### Records shown ###

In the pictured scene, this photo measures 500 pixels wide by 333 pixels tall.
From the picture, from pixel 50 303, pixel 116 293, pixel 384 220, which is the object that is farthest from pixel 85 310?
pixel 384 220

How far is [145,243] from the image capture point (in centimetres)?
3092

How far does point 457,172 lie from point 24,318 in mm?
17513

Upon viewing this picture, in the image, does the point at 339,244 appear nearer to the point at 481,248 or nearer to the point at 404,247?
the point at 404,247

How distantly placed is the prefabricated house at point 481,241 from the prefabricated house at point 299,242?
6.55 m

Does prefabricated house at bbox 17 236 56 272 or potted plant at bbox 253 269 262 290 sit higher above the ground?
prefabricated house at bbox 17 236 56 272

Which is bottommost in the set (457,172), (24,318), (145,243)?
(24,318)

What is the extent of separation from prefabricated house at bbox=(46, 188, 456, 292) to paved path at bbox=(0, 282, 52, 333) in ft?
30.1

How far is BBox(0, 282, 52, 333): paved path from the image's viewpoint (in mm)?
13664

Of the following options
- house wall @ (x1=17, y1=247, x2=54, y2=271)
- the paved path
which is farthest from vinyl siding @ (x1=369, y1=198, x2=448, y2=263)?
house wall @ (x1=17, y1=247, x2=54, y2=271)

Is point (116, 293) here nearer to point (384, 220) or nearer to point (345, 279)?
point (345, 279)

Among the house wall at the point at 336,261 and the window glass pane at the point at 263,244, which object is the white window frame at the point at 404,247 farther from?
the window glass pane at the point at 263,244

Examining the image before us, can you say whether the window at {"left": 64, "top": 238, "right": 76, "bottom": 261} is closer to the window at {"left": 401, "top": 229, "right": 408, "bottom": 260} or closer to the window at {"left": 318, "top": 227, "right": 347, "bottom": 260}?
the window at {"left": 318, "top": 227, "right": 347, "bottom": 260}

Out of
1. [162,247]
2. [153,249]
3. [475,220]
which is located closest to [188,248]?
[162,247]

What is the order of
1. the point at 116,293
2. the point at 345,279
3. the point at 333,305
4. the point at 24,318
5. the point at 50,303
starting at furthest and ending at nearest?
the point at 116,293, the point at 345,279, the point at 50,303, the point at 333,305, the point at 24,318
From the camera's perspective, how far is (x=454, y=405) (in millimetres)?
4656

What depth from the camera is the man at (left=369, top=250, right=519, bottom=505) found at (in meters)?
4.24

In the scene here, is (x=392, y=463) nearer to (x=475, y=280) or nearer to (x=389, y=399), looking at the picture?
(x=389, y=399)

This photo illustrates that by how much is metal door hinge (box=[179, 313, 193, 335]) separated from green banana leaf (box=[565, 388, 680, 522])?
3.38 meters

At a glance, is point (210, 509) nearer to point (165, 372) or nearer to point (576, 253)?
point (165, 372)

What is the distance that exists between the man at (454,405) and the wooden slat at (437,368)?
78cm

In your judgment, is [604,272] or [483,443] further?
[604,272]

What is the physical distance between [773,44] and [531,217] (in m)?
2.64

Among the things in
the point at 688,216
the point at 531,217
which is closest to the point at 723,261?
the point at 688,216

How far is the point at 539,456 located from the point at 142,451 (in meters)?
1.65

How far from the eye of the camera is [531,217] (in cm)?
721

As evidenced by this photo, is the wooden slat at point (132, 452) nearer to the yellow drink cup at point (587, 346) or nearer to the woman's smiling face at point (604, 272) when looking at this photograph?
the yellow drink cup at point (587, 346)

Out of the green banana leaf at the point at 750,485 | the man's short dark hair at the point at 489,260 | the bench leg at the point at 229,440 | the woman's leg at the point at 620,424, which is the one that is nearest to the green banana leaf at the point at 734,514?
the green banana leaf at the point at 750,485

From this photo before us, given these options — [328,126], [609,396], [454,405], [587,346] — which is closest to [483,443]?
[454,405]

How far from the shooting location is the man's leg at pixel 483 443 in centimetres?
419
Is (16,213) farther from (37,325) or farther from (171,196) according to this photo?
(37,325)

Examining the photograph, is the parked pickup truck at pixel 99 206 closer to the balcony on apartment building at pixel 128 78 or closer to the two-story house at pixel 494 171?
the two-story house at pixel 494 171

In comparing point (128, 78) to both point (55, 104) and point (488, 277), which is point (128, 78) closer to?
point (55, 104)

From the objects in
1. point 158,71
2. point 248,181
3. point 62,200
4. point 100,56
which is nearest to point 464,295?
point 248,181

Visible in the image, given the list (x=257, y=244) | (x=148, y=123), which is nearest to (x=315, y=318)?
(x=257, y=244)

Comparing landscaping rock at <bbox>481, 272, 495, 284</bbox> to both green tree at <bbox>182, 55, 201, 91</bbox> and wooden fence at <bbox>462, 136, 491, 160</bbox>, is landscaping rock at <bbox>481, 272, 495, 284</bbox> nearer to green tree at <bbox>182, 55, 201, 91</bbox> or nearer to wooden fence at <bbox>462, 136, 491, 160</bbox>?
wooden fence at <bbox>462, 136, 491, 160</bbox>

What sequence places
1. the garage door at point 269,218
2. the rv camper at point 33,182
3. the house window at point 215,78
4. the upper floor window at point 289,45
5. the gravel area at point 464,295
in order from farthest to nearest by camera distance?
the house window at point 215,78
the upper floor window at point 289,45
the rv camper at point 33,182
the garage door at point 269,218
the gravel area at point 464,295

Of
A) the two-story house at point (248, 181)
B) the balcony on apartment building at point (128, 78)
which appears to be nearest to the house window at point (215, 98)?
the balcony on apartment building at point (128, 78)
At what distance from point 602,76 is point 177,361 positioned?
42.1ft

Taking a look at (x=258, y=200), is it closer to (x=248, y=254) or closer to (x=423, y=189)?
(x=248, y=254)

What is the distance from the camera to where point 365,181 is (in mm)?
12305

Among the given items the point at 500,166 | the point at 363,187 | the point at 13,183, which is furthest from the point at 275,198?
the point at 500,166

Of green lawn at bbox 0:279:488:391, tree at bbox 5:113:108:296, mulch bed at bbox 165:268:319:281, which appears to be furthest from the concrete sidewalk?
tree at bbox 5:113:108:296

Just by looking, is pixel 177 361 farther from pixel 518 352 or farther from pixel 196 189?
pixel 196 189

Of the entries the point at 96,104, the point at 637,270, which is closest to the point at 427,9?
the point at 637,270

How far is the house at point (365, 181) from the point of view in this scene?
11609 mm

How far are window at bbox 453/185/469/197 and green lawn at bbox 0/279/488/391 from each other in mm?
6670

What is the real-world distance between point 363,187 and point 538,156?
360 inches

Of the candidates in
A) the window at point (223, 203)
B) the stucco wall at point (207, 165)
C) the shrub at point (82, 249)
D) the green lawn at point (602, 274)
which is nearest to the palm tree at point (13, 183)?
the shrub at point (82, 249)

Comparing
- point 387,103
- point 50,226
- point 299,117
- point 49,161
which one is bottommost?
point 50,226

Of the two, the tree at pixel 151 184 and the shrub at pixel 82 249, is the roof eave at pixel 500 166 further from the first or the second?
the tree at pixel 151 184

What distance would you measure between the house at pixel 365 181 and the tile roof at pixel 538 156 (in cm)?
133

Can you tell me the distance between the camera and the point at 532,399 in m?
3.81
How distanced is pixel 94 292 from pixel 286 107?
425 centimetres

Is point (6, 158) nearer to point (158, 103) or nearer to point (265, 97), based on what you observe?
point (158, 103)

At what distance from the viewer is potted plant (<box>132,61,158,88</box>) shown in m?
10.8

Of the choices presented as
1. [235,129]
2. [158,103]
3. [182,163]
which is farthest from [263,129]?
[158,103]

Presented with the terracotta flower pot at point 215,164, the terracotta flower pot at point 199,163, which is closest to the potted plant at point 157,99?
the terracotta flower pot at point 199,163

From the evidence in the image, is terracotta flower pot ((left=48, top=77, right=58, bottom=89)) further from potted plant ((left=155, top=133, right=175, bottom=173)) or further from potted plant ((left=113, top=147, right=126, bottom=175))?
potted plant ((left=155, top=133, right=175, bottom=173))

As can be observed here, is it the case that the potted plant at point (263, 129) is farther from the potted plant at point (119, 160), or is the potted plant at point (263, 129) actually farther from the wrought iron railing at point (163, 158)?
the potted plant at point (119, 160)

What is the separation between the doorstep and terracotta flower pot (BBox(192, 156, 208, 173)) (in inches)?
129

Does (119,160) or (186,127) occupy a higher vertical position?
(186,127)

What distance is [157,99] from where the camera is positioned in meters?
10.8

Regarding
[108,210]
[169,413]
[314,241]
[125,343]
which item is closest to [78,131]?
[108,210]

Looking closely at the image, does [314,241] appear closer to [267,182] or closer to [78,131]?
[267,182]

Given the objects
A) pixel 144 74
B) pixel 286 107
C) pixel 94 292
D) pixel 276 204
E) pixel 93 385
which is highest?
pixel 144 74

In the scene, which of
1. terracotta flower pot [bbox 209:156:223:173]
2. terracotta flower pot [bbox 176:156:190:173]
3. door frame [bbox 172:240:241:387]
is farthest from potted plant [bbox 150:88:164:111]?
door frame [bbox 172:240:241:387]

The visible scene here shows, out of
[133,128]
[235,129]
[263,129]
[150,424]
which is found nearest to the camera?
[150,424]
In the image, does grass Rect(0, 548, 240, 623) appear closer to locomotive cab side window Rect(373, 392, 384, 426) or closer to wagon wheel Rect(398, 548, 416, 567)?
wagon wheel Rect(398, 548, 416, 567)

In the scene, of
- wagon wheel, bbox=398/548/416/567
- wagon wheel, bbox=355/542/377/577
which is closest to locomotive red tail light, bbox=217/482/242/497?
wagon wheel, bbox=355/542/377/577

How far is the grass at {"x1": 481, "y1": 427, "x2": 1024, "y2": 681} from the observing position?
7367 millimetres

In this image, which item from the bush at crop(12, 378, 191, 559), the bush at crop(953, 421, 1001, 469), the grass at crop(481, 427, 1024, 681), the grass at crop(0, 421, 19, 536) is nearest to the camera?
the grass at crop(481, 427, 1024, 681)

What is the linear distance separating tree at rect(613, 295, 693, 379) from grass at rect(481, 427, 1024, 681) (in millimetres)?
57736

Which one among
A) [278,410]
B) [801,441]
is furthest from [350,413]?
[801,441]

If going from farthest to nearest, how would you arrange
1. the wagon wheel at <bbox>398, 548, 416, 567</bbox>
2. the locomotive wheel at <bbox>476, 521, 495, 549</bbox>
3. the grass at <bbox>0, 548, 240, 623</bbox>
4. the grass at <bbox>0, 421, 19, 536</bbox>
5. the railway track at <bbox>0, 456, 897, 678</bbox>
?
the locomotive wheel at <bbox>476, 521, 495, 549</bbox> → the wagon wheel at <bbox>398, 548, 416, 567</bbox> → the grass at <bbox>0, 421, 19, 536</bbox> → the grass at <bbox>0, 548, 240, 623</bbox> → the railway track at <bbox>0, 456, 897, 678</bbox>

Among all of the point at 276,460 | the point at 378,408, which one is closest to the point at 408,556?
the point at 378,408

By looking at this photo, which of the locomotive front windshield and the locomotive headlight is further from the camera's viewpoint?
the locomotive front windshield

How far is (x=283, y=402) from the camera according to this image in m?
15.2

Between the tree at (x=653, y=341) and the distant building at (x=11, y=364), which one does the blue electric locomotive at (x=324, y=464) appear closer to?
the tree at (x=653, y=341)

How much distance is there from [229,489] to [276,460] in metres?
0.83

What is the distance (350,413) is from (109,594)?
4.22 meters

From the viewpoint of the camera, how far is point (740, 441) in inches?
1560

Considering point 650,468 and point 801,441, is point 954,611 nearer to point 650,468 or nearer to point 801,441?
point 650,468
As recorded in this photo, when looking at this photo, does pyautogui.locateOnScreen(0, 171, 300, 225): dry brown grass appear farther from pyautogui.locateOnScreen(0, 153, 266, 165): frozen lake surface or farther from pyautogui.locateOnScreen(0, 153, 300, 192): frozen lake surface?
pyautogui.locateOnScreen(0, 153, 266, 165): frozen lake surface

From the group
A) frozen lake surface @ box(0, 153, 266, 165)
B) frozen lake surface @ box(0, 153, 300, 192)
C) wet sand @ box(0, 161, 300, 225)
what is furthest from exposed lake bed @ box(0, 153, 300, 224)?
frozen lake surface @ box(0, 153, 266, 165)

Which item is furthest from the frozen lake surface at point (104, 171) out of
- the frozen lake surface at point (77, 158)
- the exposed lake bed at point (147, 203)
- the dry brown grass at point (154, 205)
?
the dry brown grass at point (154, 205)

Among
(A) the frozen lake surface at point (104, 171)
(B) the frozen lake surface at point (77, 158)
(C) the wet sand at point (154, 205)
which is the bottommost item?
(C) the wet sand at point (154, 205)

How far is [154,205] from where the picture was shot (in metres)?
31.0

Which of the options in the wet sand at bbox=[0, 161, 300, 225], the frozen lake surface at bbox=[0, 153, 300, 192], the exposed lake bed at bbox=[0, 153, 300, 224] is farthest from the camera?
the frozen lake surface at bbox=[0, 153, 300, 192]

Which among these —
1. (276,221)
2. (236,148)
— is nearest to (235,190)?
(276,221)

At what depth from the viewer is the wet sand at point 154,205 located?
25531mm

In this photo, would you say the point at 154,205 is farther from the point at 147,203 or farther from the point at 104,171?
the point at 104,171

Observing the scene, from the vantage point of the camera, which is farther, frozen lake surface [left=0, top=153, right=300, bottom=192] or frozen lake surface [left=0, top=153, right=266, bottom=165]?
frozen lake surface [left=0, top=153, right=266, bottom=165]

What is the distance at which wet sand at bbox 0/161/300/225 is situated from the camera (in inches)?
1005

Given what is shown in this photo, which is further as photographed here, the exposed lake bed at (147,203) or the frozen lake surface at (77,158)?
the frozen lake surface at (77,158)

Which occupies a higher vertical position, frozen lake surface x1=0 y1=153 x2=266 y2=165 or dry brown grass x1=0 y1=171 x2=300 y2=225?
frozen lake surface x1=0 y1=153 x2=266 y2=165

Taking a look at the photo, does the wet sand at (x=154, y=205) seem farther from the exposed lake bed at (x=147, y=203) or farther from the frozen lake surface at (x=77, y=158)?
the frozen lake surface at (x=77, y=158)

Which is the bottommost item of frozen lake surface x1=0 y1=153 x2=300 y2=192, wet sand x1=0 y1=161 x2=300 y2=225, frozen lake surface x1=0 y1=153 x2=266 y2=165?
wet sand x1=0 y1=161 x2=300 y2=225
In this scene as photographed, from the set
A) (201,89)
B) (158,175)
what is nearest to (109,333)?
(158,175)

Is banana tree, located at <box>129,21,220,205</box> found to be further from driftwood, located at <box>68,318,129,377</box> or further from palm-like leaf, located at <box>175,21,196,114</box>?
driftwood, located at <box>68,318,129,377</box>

###

Copy the lines between the one containing "What is the linear" and the one containing "the locomotive wheel at <bbox>476, 521, 495, 549</bbox> →", inclusive, substituting "straight-line distance" for "linear distance" and leaving everything else unchanged.

What is the straight-line distance separating tree at rect(613, 295, 693, 379) from grass at rect(481, 427, 1024, 681) (in millimetres)?
57736

Which one among
A) [278,410]
B) [801,441]
is furthest from [350,413]?
[801,441]

If going from farthest to nearest, how would you arrange
1. the wagon wheel at <bbox>398, 548, 416, 567</bbox>
2. the locomotive wheel at <bbox>476, 521, 495, 549</bbox>
3. the grass at <bbox>0, 548, 240, 623</bbox>
4. the grass at <bbox>0, 421, 19, 536</bbox>
5. the railway track at <bbox>0, 456, 897, 678</bbox>
?
the locomotive wheel at <bbox>476, 521, 495, 549</bbox> → the wagon wheel at <bbox>398, 548, 416, 567</bbox> → the grass at <bbox>0, 421, 19, 536</bbox> → the grass at <bbox>0, 548, 240, 623</bbox> → the railway track at <bbox>0, 456, 897, 678</bbox>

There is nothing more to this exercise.